---- Records for processing
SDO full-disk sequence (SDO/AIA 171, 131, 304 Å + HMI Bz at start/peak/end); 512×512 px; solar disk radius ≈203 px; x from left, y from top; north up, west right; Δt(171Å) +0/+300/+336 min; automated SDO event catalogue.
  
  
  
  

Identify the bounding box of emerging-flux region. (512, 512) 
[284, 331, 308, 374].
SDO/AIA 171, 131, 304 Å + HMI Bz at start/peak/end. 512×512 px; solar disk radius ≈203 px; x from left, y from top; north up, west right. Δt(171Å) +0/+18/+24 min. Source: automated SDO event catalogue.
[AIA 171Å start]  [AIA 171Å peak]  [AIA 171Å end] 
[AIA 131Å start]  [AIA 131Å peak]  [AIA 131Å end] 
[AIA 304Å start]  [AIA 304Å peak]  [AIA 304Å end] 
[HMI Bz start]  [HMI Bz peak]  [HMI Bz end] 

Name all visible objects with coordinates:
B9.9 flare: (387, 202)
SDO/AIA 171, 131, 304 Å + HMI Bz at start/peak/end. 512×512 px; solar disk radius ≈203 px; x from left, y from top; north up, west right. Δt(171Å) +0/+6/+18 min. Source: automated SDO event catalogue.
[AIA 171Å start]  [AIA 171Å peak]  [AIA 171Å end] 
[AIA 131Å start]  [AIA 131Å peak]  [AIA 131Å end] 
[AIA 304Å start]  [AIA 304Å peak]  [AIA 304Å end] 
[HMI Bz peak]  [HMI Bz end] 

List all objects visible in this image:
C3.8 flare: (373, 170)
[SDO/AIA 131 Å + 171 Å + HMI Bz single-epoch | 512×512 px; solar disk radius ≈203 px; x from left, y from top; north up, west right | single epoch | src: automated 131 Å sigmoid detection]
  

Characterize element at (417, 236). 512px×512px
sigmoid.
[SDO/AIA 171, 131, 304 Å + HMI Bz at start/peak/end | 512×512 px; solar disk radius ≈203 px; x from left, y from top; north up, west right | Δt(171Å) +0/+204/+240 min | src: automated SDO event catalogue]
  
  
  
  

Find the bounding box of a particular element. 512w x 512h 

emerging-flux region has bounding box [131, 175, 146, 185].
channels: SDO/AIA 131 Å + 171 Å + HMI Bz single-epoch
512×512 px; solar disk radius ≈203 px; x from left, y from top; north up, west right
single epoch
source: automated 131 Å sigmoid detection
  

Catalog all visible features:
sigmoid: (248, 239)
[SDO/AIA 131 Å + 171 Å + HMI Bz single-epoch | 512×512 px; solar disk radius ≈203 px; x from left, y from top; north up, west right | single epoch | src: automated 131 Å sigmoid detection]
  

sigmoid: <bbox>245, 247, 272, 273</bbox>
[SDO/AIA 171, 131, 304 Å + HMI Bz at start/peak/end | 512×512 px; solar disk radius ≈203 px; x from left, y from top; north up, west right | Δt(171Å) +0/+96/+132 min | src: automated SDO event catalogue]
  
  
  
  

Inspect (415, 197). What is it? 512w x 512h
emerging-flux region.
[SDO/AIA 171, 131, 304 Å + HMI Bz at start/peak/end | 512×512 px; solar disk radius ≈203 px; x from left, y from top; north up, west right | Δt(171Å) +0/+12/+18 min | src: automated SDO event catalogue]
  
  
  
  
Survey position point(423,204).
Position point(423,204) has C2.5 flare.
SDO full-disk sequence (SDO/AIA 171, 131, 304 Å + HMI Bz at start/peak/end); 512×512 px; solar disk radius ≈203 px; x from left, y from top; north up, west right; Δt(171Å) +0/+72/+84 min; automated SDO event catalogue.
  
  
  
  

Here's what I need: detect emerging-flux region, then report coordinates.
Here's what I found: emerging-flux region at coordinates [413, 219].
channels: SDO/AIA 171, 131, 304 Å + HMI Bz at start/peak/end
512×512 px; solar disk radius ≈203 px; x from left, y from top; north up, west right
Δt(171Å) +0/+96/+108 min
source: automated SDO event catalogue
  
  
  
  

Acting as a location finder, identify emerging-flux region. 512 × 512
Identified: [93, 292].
--------
● **Assignment**
Above this instruction are the records; retype exactly the lines from the one containing "Δt(171Å) +0/+204/+240 min" up to and including the one containing "source: automated 131 Å sigmoid detection".

● **Written reply**
[SDO/AIA 171, 131, 304 Å + HMI Bz at start/peak/end | 512×512 px; solar disk radius ≈203 px; x from left, y from top; north up, west right | Δt(171Å) +0/+204/+240 min | src: automated SDO event catalogue]
  
  
  
  

Find the bounding box of a particular element. 512w x 512h 

emerging-flux region has bounding box [131, 175, 146, 185].
channels: SDO/AIA 131 Å + 171 Å + HMI Bz single-epoch
512×512 px; solar disk radius ≈203 px; x from left, y from top; north up, west right
single epoch
source: automated 131 Å sigmoid detection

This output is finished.